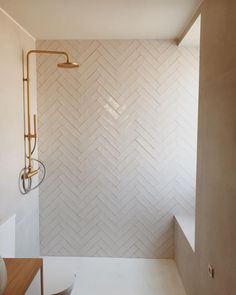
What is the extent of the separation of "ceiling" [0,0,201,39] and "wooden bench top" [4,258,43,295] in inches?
68.4

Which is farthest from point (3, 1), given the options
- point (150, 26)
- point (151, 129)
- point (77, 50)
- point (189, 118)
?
point (189, 118)

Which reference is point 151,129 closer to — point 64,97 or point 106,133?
point 106,133

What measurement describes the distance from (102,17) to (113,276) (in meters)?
2.38

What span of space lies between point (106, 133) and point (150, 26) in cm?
112

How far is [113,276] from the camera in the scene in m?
2.90

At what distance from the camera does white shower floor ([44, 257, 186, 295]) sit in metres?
2.65

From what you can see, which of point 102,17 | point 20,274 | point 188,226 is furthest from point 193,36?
point 20,274

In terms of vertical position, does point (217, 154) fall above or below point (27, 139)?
below

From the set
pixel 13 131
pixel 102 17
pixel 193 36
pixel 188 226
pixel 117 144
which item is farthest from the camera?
pixel 117 144

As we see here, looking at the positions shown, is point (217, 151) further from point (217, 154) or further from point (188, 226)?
point (188, 226)

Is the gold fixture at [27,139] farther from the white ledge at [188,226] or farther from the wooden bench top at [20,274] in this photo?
the white ledge at [188,226]

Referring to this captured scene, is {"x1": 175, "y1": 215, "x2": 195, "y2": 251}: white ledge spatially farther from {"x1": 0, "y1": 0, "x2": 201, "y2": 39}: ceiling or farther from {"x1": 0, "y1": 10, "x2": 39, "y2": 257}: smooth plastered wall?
{"x1": 0, "y1": 0, "x2": 201, "y2": 39}: ceiling

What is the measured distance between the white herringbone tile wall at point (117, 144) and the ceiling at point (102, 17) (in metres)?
0.20

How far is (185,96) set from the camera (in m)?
3.05
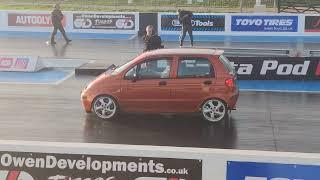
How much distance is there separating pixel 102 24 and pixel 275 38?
9.33 meters

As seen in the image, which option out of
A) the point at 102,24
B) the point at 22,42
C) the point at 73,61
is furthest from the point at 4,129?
the point at 102,24

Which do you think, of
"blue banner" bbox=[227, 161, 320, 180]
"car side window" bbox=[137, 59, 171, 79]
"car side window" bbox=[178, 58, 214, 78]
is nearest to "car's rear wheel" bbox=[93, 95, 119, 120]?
"car side window" bbox=[137, 59, 171, 79]

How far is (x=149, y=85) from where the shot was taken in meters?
12.6

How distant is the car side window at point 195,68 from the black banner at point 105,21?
727 inches

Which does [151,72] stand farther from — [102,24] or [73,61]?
[102,24]

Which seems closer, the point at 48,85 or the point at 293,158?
the point at 293,158

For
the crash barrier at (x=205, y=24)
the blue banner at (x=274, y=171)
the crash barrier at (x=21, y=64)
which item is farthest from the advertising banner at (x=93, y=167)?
the crash barrier at (x=205, y=24)

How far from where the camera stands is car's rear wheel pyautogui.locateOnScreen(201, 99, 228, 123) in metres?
12.5

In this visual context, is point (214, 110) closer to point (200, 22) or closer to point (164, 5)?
point (200, 22)

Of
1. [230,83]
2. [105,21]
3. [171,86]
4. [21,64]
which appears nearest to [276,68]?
[230,83]

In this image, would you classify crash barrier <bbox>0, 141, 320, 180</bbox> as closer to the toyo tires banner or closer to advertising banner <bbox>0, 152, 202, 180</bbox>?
advertising banner <bbox>0, 152, 202, 180</bbox>

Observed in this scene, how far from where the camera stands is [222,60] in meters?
12.5

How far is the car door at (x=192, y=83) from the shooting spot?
12422 mm

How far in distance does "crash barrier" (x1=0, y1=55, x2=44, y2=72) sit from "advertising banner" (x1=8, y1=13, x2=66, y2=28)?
1150cm
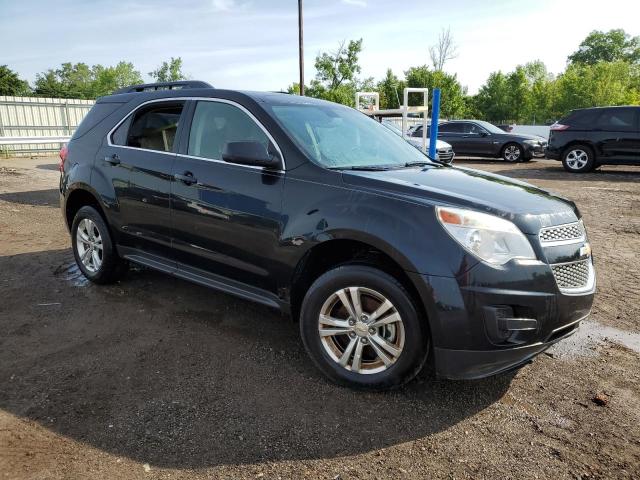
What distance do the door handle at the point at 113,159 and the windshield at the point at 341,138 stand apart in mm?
1643

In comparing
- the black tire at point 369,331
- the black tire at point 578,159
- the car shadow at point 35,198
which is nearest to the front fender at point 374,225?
the black tire at point 369,331

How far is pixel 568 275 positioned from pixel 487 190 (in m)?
0.69

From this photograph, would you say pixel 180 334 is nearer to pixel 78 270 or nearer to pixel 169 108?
pixel 169 108

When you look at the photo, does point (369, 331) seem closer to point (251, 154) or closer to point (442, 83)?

→ **Stated problem**
Leave the images out, please, and restate each line word for word.

→ **Exercise output**
What is the extent of the separation of "ceiling" [0,0,201,39] and "wooden bench top" [4,258,43,295] in inches?
68.4

Which is farthest from point (3, 1), given the options
- point (150, 26)
- point (151, 129)
- point (77, 50)
- point (189, 118)
?
point (189, 118)

Which reference is point 151,129 closer to — point 64,97 or point 106,133?
point 106,133

What measurement describes the distance from (102,17) to (113,276) (in meters)?
2.38

What span of space lies between point (106, 133) and point (150, 26) in cm?
112

How far is [113,276] from the camera in the scene in m?
2.90

At what distance from the camera does white shower floor ([44, 257, 186, 295]) sit in metres?
2.65

From what you can see, which of point 102,17 | point 20,274 | point 188,226 is furthest from point 193,36?
point 20,274

In terms of vertical position, does point (217, 154) fall above or below point (27, 139)?
below

From the set
pixel 13 131
pixel 102 17
pixel 193 36
pixel 188 226
pixel 117 144
which item is farthest from the camera?
pixel 117 144

As we see here, looking at the positions shown, is point (217, 151) further from point (217, 154) or further from point (188, 226)?
point (188, 226)

Is the gold fixture at [27,139] farther from the white ledge at [188,226] or farther from the wooden bench top at [20,274] in this photo?
the white ledge at [188,226]

Referring to this captured scene, is {"x1": 175, "y1": 215, "x2": 195, "y2": 251}: white ledge spatially farther from {"x1": 0, "y1": 0, "x2": 201, "y2": 39}: ceiling or farther from {"x1": 0, "y1": 10, "x2": 39, "y2": 257}: smooth plastered wall?
{"x1": 0, "y1": 0, "x2": 201, "y2": 39}: ceiling

What is the measured distance between the white herringbone tile wall at point (117, 144) and the ceiling at point (102, 17) (in metres)?
0.20

How far is (185,96) set from the camera (in m)?
3.05
How much distance is there separating pixel 102 24 and pixel 275 38?
9.33 meters

As seen in the image, which option out of
A) the point at 102,24
B) the point at 22,42
C) the point at 73,61
is furthest from the point at 4,129?
the point at 102,24

Which do you think, of
"blue banner" bbox=[227, 161, 320, 180]
"car side window" bbox=[137, 59, 171, 79]
"car side window" bbox=[178, 58, 214, 78]
is nearest to "car's rear wheel" bbox=[93, 95, 119, 120]?
"car side window" bbox=[137, 59, 171, 79]

How far is (x=149, y=85) from where the shot was taken in meters?
12.6

How distant is the car side window at point 195,68 from the black banner at point 105,21?
727 inches

Which does [151,72] stand farther from — [102,24] or [73,61]?
[102,24]

Which seems closer, the point at 48,85 or the point at 293,158?
the point at 293,158

For
the crash barrier at (x=205, y=24)
the blue banner at (x=274, y=171)
the crash barrier at (x=21, y=64)
which item is farthest from the advertising banner at (x=93, y=167)?
the crash barrier at (x=205, y=24)

How far from where the camera stands is car's rear wheel pyautogui.locateOnScreen(201, 99, 228, 123) in metres?
12.5

In this visual context, is point (214, 110) closer to point (200, 22) or closer to point (164, 5)?
point (200, 22)

Of
1. [230,83]
2. [105,21]
3. [171,86]
4. [21,64]
which appears nearest to [276,68]?
[230,83]

In this image, would you classify crash barrier <bbox>0, 141, 320, 180</bbox> as closer to the toyo tires banner or closer to advertising banner <bbox>0, 152, 202, 180</bbox>?
advertising banner <bbox>0, 152, 202, 180</bbox>

Observed in this scene, how far from where the camera stands is [222,60] in meters?
12.5

How far is the car door at (x=192, y=83) from the shooting spot?
12422 mm

How far in distance does "crash barrier" (x1=0, y1=55, x2=44, y2=72) sit from "advertising banner" (x1=8, y1=13, x2=66, y2=28)?
1150cm
What distance do the door handle at the point at 113,159 and the windshield at the point at 341,138 stand apart in mm?
1643

In comparing
- the black tire at point 369,331
- the black tire at point 578,159
- the car shadow at point 35,198
which is nearest to the front fender at point 374,225?
the black tire at point 369,331

How far is pixel 568 275 positioned from pixel 487 190 (in m)?
0.69

From this photograph, would you say pixel 180 334 is nearer to pixel 78 270 or nearer to pixel 169 108?
pixel 169 108

When you look at the photo, does point (369, 331) seem closer to point (251, 154) or closer to point (442, 83)?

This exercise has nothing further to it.